▶ _Exercise aim_: Copy the passage about the mx package from "This would motivate" up to and including "clean it up." without changing anything.

▶ _Quoted passage_:

=== Section Start ===

Gordon McMillan wrote:
[Jim Fulton]
Here's an example that I hope will be motivating:
Suppose Marc-Andre has a package mx with subpackages DateTime and stringtools. ... Zope has a notion of products which are *self contained* packages that are sub-packages of the Products package. So, suppose someone wants to write a NiftyDB product, which is a Zope product that provides access to an external database. Now the author of the NiftyDB product wants to use the mx package. The mx package is not a standard part of Zope, or of Python, so they simpley include it in the NiftyDB product directory.
This would motivate me to strangle the author of NiftyDB. He should say "This requires Marc-Andre's mx package", and put error handling on the import. Otherwise I might end up with a gazillion separate copies of the mx package installed on my system and no way to clean it up.

=== Section End ===

▶ _Provided data_:
=== Section Start ===

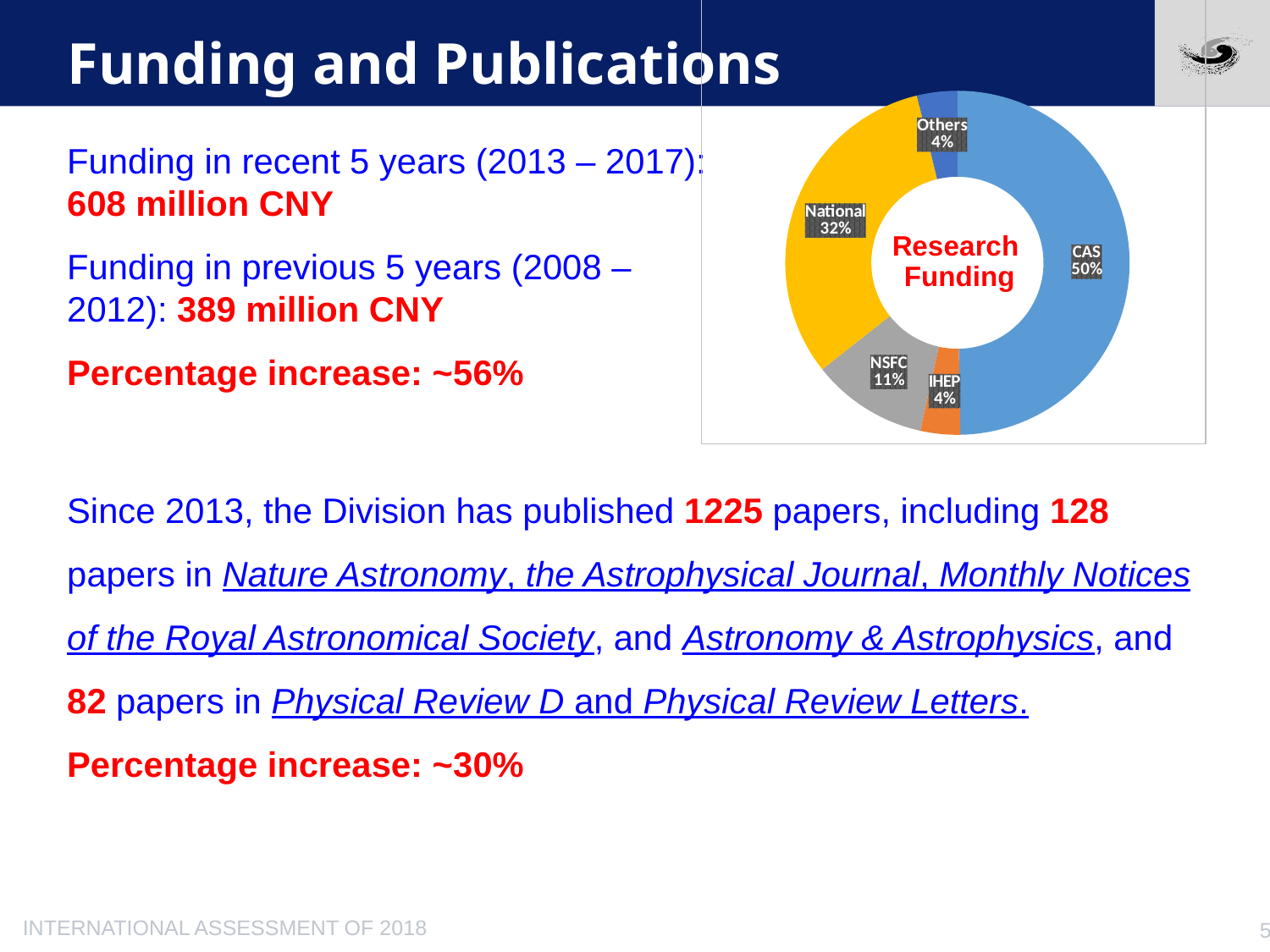
Which is larger, the National share or the NSFC share of Research Funding? National What is the difference between the National share and the NSFC share of Research Funding? 21% What percentage of Research Funding is labelled Others? 4% How many funding sources are shown in the Research Funding chart? 5 What share of Research Funding does CAS account for? 50% How many percentage points larger is the CAS share than the National share? 18% Which funding source has the largest share of Research Funding? CAS What kind of chart is used to show Research Funding? Doughnut (pie) chart What is the NSFC share of Research Funding? 11% What is the title shown in the centre of the chart? Research Funding What percentage of Research Funding is labelled IHEP? 4% What percentage of Research Funding comes from National sources? 32%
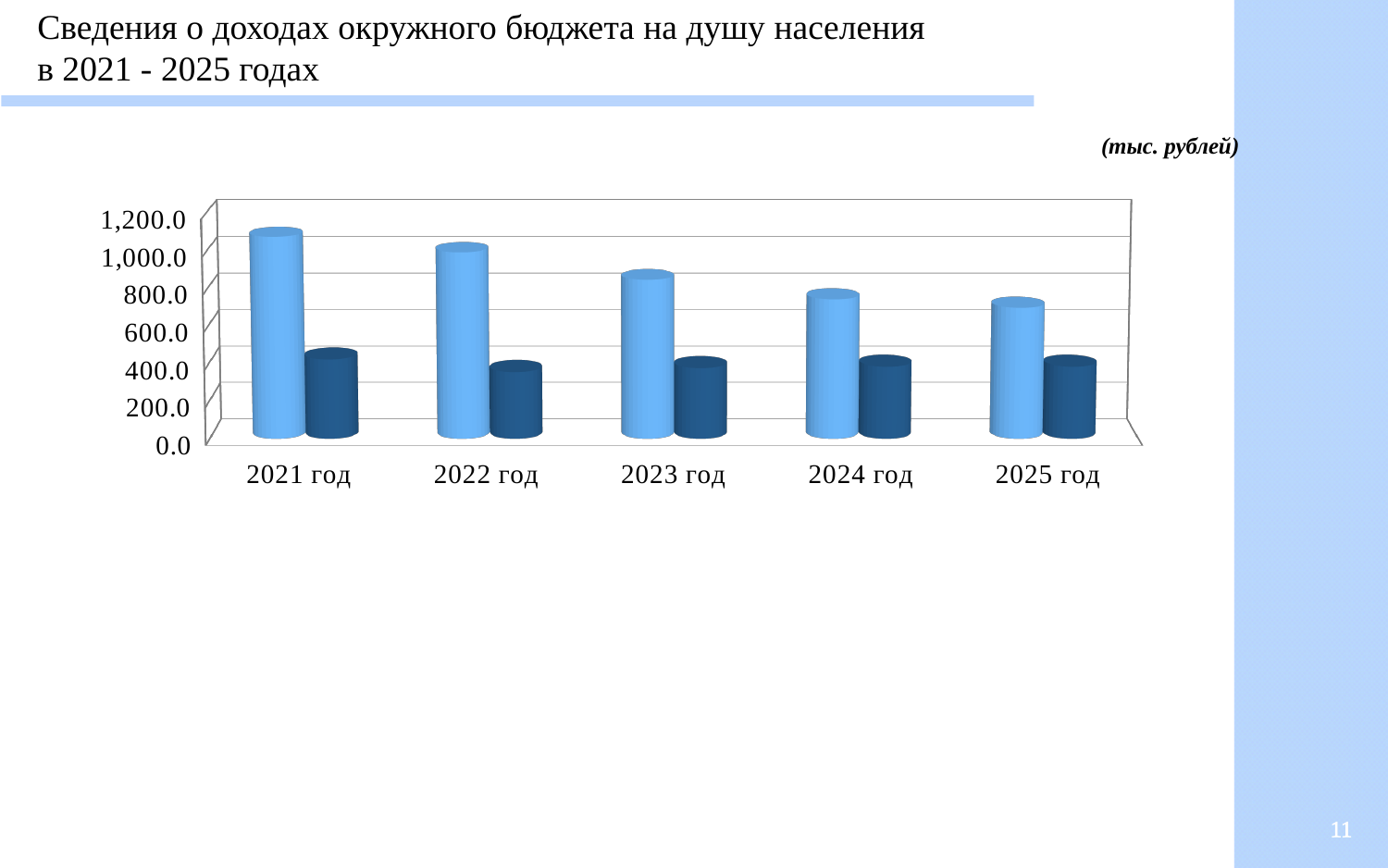
For 2022 год, which bar is larger, the light blue one or the dark blue one? the light blue one What kind of chart is shown on the slide? bar chart Do the light blue bars rise or fall from 2021 год to 2025 год? fall Is the light blue bar for 2024 год greater or less than 600.0? greater What is the title of the slide containing the chart? Сведения о доходах окружного бюджета на душу населения в 2021 - 2025 годах What unit of measurement is indicated for the chart values? тыс. рублей How many years (categories) are shown on the x axis of the chart? 5 Is the dark blue bar for 2021 год greater or less than 600.0? less Is the light blue bar for 2021 год greater or less than 800.0? greater Which year has the highest light blue bar? 2021 год Which year has the lowest light blue bar? 2025 год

=== Section End ===

▶ _Written response_:
This would motivate me to strangle the author of NiftyDB. He should say "This requires Marc-Andre's mx package", and put error handling on the import. Otherwise I might end up with a gazillion separate copies of the mx package installed on my system and no way to clean it up.